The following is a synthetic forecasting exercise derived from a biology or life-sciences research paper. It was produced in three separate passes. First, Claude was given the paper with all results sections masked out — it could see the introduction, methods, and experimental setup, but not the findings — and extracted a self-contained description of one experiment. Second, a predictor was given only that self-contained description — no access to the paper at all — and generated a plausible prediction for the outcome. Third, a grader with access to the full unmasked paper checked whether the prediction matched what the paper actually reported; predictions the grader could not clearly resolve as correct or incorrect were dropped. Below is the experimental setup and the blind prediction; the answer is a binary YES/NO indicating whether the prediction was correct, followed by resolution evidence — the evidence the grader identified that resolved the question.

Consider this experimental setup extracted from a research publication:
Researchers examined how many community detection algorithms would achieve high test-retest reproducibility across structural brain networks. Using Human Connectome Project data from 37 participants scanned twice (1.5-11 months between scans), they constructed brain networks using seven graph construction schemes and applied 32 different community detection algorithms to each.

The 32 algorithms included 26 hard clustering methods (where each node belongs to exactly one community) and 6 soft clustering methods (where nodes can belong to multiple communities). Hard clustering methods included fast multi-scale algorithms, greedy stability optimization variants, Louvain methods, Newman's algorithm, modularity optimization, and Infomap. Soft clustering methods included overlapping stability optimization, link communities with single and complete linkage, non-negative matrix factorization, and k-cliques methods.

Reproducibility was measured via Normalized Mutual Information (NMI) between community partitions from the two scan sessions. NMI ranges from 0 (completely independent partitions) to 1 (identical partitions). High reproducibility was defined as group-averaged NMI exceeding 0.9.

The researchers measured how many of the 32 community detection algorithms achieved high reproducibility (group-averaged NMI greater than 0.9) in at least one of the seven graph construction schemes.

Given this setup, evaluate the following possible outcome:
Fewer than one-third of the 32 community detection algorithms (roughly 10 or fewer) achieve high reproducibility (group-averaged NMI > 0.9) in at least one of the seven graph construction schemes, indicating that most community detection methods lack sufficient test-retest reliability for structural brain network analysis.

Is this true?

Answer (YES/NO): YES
****************************************
• Required work:
Output each entry precisely as given.

• Solution to this task:
The following is a synthetic forecasting exercise derived from a biology or life-sciences research paper. It was produced in three separate passes. First, Claude was given the paper with all results sections masked out — it could see the introduction, methods, and experimental setup, but not the findings — and extracted a self-contained description of one experiment. Second, a predictor was given only that self-contained description — no access to the paper at all — and generated a plausible prediction for the outcome. Third, a grader with access to the full unmasked paper checked whether the prediction matched what the paper actually reported; predictions the grader could not clearly resolve as correct or incorrect were dropped. Below is the experimental setup and the blind prediction; the answer is a binary YES/NO indicating whether the prediction was correct, followed by resolution evidence — the evidence the grader identified that resolved the question.

Consider this experimental setup extracted from a research publication:
Researchers examined how many community detection algorithms would achieve high test-retest reproducibility across structural brain networks. Using Human Connectome Project data from 37 participants scanned twice (1.5-11 months between scans), they constructed brain networks using seven graph construction schemes and applied 32 different community detection algorithms to each.

The 32 algorithms included 26 hard clustering methods (where each node belongs to exactly one community) and 6 soft clustering methods (where nodes can belong to multiple communities). Hard clustering methods included fast multi-scale algorithms, greedy stability optimization variants, Louvain methods, Newman's algorithm, modularity optimization, and Infomap. Soft clustering methods included overlapping stability optimization, link communities with single and complete linkage, non-negative matrix factorization, and k-cliques methods.

Reproducibility was measured via Normalized Mutual Information (NMI) between community partitions from the two scan sessions. NMI ranges from 0 (completely independent partitions) to 1 (identical partitions). High reproducibility was defined as group-averaged NMI exceeding 0.9.

The researchers measured how many of the 32 community detection algorithms achieved high reproducibility (group-averaged NMI greater than 0.9) in at least one of the seven graph construction schemes.

Given this setup, evaluate the following possible outcome:
Fewer than one-third of the 32 community detection algorithms (roughly 10 or fewer) achieve high reproducibility (group-averaged NMI > 0.9) in at least one of the seven graph construction schemes, indicating that most community detection methods lack sufficient test-retest reliability for structural brain network analysis.

Is this true?

Answer (YES/NO): YES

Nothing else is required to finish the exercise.